In economics, we talk a lot about unintended consequences.
It’s easy to forget that societies are complex ecosystems. Legislators often pass sweeping changes hoping to achieve one result, not realizing it will create countless other consequences not intended.
Some of the unintended consequences will be positive, but many of them will not be. A case in point can be found in new government statistics that show a surge in suicidal thoughts among young adults during the COVID-19 pandemic.
One in four young adults between the ages of 18 and 24 say they've considered suicide in the past month because of the pandemic, according to new CDC data that paints a bleak picture of the nation's mental health during the crisis.
The data also flags a surge of anxiety and substance abuse, with more than 40 percent of those surveyed saying they experienced a mental or behavioral health condition connected to the Covid-19 emergency. The CDC study analyzed 5,412 survey respondents between June 24 and 30.
The toll is falling heaviest on young adults, caregivers, essential workers and minorities. While 10.7 percent of respondents overall reported considering suicide in the previous 30 days, 25.5 percent of those between 18 to 24 reported doing so. Almost 31 percent of self-reported unpaid caregivers and 22 percent of essential workers also said they harbored such thoughts. Hispanic and Black respondents similarly were well above the average.
Thread. Collateral damage from lockdowns. https://t.co/g2BjOSiaCt— Brit Hume (@brithume) August 14, 2020
The article says the mental health crisis stems “from the pandemic,” but it’s more accurate to say it stems far more from our collective reaction to the pandemic, not the actual virus.
Locking down economies and ordering healthy people to remain isolated might have succeeded, to some degree, in slowing the spread of the virus. But it was also a surefire way to make people miserable.
Lockdowns result in job loss, anxiety, and despair. Scientists have long known the effects of social isolation aren’t just harmful, but deadly.
The New York Times explained the deadly consequences of social isolation in 2016:
A wave of new research suggests social separation is bad for us. Individuals with less social connection have disrupted sleep patterns, altered immune systems, more inflammation and higher levels of stress hormones. One recent study found that isolation increases the risk of heart disease by 29 percent and stroke by 32 percent.
Another analysis that pooled data from 70 studies and 3.4 million people found that socially isolated individuals had a 30 percent higher risk of dying in the next seven years, and that this effect was largest in middle age.
Loneliness can accelerate cognitive decline in older adults, and isolated individuals are twice as likely to die prematurely as those with more robust social interactions. These effects start early: Socially isolated children have significantly poorer health 20 years later, even after controlling for other factors. All told, loneliness is as important a risk factor for early death as obesity and smoking.
Many of the consequences listed here will take years to analyze and document, but we’ve seen glimpses of more immediate unintended consequences already: rampant suicide, surging drug overdoses, increases in domestic violence, economic destruction, and many others.
None of these consequences were intended when lawmakers passed sweeping lockdowns, but that does not make them less real. Nor do pure intentions absolve lawmakers of responsibility.
The famed economist Milton Friedman once observed that perhaps the greatest threat to liberty comes “from men of good intentions and good will who wish to reform us.”

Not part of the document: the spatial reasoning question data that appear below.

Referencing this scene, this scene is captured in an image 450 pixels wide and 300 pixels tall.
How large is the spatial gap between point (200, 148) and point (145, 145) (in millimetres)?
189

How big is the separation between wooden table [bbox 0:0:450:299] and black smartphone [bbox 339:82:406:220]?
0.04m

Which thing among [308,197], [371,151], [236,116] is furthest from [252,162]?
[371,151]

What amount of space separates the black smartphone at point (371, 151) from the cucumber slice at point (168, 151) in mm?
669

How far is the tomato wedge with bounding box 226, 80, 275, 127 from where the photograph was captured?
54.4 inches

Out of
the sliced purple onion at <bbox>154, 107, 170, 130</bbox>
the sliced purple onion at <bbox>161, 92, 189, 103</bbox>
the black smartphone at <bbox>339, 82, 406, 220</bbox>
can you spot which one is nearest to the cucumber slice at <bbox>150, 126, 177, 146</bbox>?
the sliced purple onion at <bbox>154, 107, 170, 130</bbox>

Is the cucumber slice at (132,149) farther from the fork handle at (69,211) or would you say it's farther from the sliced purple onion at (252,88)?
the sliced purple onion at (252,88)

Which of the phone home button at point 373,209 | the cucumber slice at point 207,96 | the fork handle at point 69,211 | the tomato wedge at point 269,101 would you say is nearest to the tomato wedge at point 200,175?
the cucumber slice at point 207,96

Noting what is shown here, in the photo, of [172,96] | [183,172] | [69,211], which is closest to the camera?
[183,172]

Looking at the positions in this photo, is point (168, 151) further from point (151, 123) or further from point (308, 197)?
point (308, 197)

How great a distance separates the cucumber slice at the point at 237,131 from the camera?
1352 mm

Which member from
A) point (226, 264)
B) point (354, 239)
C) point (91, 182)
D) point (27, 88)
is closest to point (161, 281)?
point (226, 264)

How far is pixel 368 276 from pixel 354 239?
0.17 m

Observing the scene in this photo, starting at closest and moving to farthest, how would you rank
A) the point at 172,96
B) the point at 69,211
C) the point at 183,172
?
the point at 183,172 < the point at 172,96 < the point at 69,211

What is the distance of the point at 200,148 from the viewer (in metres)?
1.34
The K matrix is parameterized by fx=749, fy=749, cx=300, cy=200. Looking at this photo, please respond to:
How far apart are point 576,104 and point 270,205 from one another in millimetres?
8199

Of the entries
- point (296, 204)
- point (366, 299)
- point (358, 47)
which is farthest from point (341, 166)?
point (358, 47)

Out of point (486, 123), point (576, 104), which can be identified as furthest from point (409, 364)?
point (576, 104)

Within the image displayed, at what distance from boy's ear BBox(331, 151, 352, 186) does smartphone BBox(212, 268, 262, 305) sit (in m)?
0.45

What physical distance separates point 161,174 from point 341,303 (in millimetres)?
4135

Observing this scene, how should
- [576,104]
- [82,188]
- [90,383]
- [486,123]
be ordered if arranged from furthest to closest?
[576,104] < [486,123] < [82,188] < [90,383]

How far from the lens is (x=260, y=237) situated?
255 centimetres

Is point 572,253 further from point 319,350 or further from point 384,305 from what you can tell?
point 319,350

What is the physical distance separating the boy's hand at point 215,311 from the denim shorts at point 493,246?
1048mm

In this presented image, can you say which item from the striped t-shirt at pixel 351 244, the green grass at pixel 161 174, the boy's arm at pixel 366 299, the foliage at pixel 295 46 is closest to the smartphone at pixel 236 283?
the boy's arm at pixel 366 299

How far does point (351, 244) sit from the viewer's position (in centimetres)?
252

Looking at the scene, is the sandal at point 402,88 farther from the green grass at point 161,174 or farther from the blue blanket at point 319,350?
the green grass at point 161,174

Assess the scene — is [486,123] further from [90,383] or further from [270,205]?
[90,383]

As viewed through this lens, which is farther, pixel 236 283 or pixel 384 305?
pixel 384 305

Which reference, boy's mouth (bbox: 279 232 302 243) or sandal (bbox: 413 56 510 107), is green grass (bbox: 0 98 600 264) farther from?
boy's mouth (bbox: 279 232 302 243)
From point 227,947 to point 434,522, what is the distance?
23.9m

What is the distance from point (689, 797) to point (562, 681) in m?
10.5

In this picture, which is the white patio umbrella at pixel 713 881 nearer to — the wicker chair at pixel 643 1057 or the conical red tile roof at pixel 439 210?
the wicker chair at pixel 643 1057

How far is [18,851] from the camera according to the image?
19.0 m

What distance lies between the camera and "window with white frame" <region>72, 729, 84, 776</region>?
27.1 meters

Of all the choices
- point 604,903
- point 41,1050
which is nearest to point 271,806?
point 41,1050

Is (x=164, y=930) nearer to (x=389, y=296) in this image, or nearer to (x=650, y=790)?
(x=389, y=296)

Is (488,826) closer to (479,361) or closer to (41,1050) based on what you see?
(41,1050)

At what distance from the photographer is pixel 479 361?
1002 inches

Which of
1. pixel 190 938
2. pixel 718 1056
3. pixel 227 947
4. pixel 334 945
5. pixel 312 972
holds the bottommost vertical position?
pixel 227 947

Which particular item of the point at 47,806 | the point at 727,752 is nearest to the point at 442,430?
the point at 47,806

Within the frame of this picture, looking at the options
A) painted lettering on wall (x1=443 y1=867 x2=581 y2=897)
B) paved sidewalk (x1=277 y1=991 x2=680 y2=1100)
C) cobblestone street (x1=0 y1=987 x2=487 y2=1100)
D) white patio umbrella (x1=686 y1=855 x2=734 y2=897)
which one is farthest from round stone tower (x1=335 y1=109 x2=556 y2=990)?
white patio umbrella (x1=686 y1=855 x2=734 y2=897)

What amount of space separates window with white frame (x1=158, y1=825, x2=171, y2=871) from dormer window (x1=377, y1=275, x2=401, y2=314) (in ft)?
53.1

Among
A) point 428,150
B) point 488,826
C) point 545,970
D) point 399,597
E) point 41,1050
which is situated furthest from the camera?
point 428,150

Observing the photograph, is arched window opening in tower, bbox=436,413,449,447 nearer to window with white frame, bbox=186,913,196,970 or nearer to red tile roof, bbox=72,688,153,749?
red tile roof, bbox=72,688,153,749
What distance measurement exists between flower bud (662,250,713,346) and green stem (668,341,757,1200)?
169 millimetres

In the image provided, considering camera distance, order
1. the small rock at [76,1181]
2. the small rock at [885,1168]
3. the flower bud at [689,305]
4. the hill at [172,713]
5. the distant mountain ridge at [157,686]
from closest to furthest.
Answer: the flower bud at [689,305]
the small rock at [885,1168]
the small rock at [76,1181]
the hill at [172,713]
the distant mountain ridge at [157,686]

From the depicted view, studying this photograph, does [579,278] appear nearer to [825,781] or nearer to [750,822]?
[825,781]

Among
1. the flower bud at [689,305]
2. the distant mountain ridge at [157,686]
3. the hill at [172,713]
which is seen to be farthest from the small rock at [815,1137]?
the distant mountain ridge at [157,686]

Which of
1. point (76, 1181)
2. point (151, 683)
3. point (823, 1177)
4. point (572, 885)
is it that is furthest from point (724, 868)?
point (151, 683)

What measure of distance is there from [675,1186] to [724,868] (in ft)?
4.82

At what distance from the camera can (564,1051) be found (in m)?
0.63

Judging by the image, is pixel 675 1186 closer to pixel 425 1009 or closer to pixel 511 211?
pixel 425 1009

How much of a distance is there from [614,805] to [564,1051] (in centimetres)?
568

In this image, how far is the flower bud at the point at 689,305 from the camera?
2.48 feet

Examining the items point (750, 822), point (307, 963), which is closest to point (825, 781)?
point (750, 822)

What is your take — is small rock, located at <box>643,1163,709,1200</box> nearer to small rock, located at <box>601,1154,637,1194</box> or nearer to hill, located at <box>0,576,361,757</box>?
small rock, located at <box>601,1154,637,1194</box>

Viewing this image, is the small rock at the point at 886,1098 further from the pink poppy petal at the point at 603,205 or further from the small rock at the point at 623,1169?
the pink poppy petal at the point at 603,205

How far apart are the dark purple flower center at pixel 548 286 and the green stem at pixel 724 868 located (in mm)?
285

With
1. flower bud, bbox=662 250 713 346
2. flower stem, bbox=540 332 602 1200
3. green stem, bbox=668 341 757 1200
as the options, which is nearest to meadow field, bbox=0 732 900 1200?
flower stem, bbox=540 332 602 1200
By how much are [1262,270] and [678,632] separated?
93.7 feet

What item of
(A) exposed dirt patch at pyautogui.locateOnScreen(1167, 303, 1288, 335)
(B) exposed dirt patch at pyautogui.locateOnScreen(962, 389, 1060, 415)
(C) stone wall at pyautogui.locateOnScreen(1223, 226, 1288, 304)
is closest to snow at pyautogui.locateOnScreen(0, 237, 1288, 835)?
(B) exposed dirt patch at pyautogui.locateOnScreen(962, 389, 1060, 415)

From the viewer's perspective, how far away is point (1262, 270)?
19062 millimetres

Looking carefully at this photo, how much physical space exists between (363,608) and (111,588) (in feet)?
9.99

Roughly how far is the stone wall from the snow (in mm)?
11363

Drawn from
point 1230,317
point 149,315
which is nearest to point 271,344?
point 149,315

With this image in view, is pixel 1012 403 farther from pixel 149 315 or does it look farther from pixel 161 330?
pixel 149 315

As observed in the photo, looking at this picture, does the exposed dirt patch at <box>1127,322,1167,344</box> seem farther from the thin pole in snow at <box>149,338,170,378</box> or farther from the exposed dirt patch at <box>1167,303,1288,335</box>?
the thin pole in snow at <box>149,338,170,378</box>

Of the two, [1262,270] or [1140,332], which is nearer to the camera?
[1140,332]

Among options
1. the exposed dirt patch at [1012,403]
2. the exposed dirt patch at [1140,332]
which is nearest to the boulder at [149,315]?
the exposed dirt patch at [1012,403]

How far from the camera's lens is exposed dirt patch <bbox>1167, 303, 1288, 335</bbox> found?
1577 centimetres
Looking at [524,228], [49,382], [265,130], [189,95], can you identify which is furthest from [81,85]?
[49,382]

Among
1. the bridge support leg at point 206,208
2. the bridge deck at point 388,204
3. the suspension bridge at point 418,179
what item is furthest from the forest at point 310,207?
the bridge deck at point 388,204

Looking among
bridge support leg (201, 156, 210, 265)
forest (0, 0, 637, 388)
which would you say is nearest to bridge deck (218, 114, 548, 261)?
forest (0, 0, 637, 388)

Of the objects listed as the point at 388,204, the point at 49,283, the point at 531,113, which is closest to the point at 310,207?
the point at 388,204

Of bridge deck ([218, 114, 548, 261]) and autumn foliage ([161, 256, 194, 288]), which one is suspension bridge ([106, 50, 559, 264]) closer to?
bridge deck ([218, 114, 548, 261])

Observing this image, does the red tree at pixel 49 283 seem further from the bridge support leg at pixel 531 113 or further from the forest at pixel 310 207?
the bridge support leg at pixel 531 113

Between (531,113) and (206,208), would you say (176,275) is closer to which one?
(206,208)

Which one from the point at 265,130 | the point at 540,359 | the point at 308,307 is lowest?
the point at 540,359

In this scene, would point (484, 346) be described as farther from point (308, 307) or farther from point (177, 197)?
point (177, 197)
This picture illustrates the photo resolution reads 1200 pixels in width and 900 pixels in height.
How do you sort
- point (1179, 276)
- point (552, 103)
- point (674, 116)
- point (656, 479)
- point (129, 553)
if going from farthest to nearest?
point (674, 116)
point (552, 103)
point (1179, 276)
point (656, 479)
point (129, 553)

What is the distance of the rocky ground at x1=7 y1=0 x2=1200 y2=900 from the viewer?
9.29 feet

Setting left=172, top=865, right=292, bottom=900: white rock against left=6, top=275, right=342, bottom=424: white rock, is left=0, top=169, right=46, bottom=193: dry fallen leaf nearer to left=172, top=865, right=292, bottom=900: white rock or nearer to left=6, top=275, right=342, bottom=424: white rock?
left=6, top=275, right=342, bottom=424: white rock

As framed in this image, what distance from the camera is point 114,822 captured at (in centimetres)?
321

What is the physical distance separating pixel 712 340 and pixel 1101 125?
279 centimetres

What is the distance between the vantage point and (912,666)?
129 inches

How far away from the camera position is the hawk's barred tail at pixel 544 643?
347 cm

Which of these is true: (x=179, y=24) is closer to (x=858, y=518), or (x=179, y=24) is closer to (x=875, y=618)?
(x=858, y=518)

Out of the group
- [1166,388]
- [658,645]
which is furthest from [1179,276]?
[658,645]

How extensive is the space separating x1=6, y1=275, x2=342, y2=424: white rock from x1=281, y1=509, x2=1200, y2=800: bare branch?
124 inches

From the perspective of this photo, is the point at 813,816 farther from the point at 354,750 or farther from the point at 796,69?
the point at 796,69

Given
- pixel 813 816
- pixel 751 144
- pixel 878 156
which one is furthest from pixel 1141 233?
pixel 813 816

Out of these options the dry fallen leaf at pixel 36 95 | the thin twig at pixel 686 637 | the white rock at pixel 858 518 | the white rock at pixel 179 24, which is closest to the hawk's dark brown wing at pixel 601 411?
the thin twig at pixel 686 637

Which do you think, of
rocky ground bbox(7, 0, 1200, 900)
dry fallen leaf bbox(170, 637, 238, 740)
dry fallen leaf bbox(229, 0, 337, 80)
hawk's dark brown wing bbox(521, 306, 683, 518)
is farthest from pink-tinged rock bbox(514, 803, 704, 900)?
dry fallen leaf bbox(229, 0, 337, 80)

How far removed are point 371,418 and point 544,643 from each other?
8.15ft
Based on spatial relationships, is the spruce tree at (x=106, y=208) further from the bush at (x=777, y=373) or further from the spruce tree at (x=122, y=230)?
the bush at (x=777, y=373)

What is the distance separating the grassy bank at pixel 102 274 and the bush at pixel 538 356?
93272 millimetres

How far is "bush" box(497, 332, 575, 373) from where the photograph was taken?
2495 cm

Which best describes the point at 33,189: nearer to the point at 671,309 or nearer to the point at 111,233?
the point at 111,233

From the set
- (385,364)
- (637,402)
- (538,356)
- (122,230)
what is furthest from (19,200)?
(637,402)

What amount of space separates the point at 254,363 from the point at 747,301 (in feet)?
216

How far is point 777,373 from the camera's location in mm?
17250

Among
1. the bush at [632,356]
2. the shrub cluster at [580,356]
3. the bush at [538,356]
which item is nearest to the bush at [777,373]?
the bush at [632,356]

In this case, the well-intentioned seek not to reform us but to protect us. But as Friedman noted, “concentrated power is not rendered harmless by the good intentions of those who create it.” Indeed, many of the greatest atrocities in history have been perpetrated by well-meaning people.
Above all else, we must judge lockdowns by their actual results, not what they were designed to do.
If we fail in that, these troubling CDC statistics are likely to become the norm, not the exception.